Woman: "Honey, it's me. Are you at the club?"
Man: "Yes"
Woman: "I'm at the mall now and found this beautiful leather coat. It's only $1,000. Is it OK if I buy it?"
Man: "Sure, go ahead if you like it that much."
Woman: "I also stopped by the Mercedes dealership and saw the new models. I saw one I really liked."
Man: "How much?"
Woman: "$80,000."
Man: "OK, but for that price I want it with all the options."
Woman: "Great! Oh, and one more thing. The house we wanted last year is back on the market. They're asking $950,000."
Man: "Well, then go ahead and give them an offer, but just offer $900,000."
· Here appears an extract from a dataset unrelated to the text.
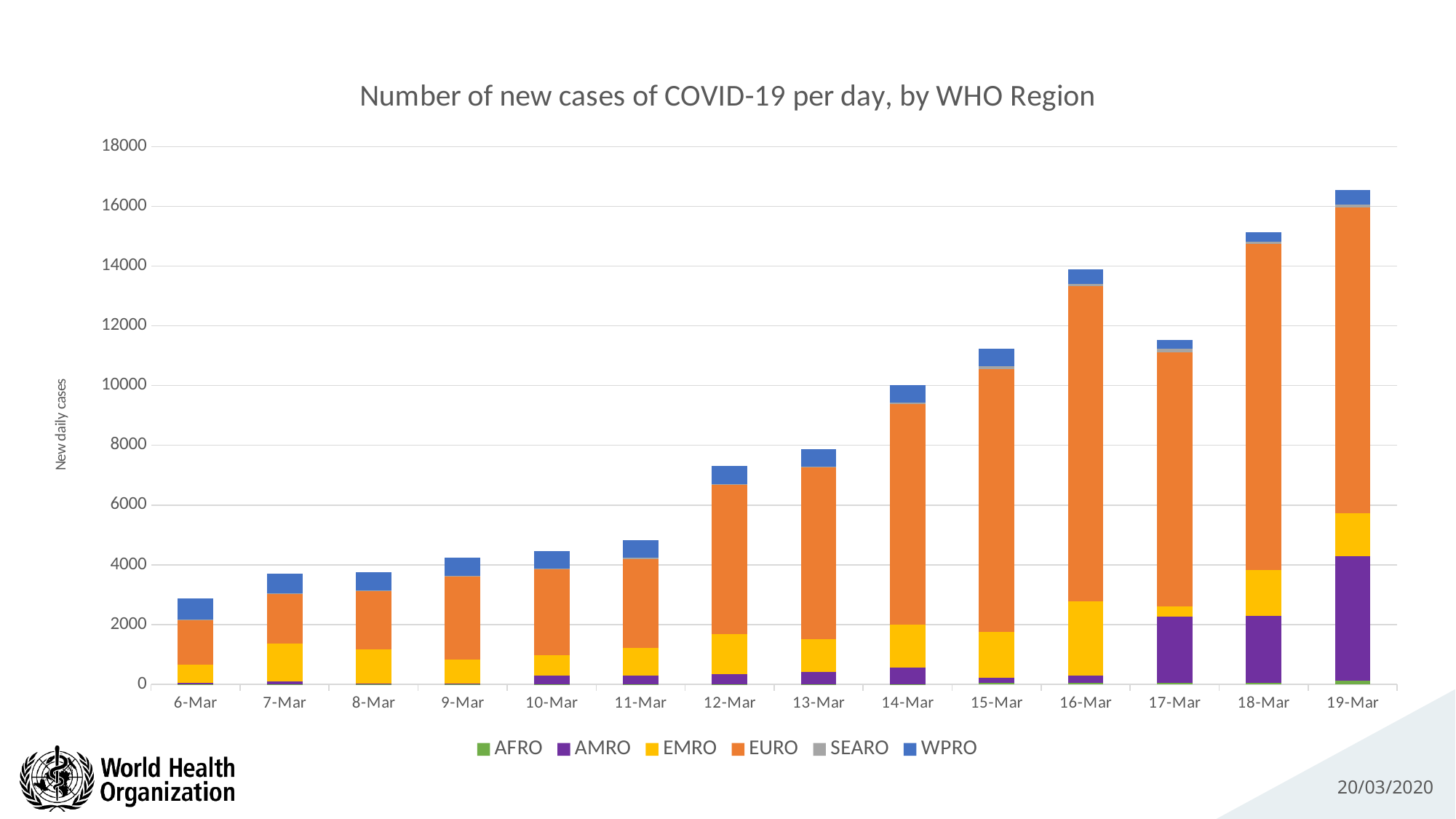
Which date has the lowest total number of new daily cases? 6-Mar What is the title of the chart? Number of new cases of COVID-19 per day, by WHO Region What kind of chart is shown on the slide? Stacked bar chart Which date has the highest total number of new daily cases? 19-Mar Which WHO region contributes the largest share of new cases on 19-Mar? EURO Do the total new daily cases generally rise or fall from 6-Mar to 19-Mar? Rise Which date has a larger total of new cases, 16-Mar or 17-Mar? 16-Mar Is the total number of new cases on 6-Mar greater or less than 4000? less How many dates are shown along the x axis of the chart? 14 Is the total number of new cases on 19-Mar greater or less than 16000? greater How many WHO regions does the legend list? 6 Is the total number of new cases on 17-Mar greater or less than 12000? less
Woman: "OK. I'll see you later! I love you!"
Man: "Bye, I love you, too."
The man hangs up. The other men in the locker room are looking at him in astonishment. Then he smiles and asks: "Anyone know whose phone this is?"
To Heal Or Not To Heal
Three guys were fishing in a lake one day, when an angel appeared in the boat. When the three astonished men had settled down enough to speak, the first guy asked the angel humbly, "I've suffered from back pain ever since I took shrapnel in the Vietnam War ... Could you help me?" "Of course," the angel said, and when he touched the man's back, the man felt relief for the first time in years. The second guy who wore very thick glasses and had a hard time reading and driving. He asked if the angel could do anything about his poor eyesight. The angel smiled, removed the man's glasses and tossed them into the lake. When they hit the water, the man's eyes cleared and he could see everything distinctly. When the angel turned to the third guy, the guy put his hands out defensively "Don't touch me!" he cried, "I'm on a disability pension."
Sex Karma
A cheap tourist in a south of the border town known for prostitution picks up a hooker. After paying her, he drives off, shouting back, "El dollar, counterfeito!"
The prostitute smile and shouts back, "El syphilis, originale!"